Imagine a two node (A and B) cluster with two client (X and Y):
At the beginning, everything is ok and a request of Y connected to B can be forwarded to Actor1 running on A for processing through remoting
Then, because of a network partitioning, A becomes unreachable from B, B might be tempted to mark A as down and restart Actor1 locally.
Client Y sends messages to Actor1 running on B
Client X on the other side of network partitioning is still connected to A and will send messages to Actor1
This is a split-brain problem: the same actor with the same identifier is running on two nodes with two different states. It is very hard or impossible to rebuild the correct actor state.
To prevent this to happen, you have to pick up a reasonable downing strategy for your problem or use case:
If you can afford it, use manual downing. An operator will recognize that the cluster is really down, and mark nodes unreachable.
If your cluster has a dynamic number of nodes, then you need something sophisticated as the Lightbend Split Brain Resolver
If your cluster is static, you can use quorum strategies to avoid split brain. You always need to run an odd number of nodes.

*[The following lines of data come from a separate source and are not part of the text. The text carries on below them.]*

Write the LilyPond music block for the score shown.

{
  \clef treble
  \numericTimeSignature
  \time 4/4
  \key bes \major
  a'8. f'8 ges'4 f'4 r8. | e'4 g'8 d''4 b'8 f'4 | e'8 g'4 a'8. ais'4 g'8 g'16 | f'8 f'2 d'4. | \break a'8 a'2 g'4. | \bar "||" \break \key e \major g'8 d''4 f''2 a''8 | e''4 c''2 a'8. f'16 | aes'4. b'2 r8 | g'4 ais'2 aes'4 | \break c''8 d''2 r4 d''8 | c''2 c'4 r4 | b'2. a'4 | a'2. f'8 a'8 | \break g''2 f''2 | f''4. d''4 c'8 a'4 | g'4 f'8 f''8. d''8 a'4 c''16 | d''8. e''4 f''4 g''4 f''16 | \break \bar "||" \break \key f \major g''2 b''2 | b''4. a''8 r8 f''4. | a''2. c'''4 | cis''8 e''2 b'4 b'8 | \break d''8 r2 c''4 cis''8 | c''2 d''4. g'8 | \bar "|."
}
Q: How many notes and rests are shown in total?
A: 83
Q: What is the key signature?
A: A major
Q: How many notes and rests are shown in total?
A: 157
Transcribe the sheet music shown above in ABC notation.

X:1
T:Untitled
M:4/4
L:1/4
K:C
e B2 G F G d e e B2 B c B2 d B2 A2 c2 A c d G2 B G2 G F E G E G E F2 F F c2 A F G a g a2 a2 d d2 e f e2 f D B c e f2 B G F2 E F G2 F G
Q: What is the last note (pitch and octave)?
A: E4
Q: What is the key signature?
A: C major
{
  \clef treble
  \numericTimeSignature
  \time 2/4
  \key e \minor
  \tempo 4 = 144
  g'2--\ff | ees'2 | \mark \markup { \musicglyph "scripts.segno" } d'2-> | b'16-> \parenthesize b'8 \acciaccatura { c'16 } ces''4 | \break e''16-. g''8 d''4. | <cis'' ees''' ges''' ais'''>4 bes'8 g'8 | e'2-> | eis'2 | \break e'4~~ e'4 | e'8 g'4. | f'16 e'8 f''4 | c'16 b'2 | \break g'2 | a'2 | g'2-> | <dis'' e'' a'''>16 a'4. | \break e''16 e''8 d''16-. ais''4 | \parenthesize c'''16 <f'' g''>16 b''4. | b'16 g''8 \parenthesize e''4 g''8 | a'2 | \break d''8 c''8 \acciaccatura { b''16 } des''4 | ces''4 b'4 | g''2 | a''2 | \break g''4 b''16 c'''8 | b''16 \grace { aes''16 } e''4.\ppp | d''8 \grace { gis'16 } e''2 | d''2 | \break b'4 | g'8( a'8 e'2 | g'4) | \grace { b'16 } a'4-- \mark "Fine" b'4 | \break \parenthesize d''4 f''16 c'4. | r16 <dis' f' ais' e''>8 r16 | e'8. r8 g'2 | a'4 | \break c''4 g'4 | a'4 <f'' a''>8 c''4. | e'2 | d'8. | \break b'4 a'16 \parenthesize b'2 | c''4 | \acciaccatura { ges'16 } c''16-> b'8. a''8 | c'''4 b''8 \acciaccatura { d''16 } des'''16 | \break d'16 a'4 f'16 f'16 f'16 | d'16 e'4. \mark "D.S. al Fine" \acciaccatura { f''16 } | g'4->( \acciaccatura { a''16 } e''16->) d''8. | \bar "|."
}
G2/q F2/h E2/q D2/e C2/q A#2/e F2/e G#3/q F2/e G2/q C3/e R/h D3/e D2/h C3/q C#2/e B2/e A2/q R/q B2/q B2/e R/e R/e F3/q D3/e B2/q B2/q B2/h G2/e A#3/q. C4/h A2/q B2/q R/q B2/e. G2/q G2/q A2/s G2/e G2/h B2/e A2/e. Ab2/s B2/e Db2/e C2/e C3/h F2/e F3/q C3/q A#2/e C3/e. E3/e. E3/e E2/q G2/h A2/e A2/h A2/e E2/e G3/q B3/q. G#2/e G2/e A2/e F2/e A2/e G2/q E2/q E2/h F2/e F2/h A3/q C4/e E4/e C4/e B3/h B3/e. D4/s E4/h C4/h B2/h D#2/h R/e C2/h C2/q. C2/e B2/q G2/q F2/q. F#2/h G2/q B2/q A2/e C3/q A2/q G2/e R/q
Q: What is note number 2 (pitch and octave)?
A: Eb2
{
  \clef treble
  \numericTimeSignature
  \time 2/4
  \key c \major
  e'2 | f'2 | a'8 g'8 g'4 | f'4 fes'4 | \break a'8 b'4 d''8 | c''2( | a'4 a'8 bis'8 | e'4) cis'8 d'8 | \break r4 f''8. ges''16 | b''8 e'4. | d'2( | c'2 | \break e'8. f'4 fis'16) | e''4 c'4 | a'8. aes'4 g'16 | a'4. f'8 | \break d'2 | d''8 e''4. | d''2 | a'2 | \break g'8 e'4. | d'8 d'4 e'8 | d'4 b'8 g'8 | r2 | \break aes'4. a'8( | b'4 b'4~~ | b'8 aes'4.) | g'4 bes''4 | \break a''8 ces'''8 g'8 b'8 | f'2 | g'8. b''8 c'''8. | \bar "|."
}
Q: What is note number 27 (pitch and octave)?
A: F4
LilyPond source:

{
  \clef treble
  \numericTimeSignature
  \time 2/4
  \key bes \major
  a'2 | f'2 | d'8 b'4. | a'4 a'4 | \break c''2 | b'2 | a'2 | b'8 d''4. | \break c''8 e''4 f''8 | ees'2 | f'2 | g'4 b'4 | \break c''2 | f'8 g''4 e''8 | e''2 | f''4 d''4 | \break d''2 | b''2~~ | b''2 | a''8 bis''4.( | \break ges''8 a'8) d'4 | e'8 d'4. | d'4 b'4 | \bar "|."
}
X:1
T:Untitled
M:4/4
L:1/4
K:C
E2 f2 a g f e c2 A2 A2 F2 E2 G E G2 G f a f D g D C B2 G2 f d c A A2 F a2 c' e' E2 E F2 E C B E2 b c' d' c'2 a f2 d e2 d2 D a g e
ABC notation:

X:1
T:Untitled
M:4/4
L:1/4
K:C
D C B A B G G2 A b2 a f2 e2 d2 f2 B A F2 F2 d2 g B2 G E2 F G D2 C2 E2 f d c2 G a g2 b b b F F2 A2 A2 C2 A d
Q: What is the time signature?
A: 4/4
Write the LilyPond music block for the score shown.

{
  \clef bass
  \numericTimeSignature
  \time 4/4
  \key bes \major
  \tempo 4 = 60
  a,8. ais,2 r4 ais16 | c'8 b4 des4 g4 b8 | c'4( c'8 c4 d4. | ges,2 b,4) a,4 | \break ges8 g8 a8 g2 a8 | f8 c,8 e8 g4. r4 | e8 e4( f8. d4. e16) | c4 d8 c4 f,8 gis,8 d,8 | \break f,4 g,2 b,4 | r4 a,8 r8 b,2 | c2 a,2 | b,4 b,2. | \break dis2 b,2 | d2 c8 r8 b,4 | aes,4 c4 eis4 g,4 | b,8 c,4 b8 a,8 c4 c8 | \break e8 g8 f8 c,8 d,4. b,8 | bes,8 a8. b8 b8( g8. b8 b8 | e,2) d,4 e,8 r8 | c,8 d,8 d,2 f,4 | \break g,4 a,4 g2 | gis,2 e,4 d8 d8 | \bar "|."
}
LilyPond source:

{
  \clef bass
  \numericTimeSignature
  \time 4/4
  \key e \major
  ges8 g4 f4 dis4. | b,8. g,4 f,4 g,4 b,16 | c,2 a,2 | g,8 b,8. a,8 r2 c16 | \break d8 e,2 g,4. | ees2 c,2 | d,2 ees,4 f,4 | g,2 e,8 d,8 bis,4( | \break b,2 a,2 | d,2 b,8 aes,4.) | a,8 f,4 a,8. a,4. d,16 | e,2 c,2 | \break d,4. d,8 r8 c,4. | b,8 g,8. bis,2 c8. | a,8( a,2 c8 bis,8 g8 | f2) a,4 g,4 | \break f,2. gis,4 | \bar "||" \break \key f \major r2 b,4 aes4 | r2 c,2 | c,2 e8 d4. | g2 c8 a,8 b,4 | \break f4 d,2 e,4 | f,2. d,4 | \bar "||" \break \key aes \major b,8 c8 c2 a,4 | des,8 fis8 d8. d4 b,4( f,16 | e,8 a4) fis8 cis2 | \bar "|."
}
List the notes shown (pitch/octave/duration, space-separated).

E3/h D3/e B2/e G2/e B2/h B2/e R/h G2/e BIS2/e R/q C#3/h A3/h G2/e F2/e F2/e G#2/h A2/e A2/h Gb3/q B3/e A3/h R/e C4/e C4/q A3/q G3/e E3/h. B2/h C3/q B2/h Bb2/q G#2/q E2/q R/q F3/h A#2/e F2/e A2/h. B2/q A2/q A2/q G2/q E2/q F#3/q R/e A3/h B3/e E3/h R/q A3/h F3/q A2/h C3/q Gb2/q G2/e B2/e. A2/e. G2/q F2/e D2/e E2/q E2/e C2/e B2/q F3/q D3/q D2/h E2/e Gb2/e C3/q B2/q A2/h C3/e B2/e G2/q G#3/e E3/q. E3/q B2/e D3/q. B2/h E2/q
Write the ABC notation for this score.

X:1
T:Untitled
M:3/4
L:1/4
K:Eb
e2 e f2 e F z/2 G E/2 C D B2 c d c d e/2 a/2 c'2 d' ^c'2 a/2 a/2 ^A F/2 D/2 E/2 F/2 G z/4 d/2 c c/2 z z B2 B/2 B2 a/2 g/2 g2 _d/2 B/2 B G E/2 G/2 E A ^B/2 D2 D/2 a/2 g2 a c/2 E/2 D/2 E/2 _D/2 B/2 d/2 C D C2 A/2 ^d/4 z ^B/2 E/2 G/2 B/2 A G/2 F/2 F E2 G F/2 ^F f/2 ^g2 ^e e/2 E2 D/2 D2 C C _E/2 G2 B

Akka cluster doesn't start when using manual join

I have an application where I cannot know the seed nodes ahead of time to put into the application configuration. Therefore, the application starts on one node and when it's started on the other nodes, they use Cluster.join to join the cluster on the first node. The problem is that the join never completes and the cluster never starts. What is the problem?
The problem is that there is no cluster yet to join. Simply instantiating a cluster object on the first node does not initiate the cluster. There is a small note in the documentation that may be easily missed:
Joining can also be performed programatically with Cluster(system).join. Note that you can only join to an existing cluster member, which means that for bootstrapping some node must join itself.
So, the first node should join itself to initiate the cluster. This causes the creation of a "leader" that is responsible for adding and removing nodes from the cluster.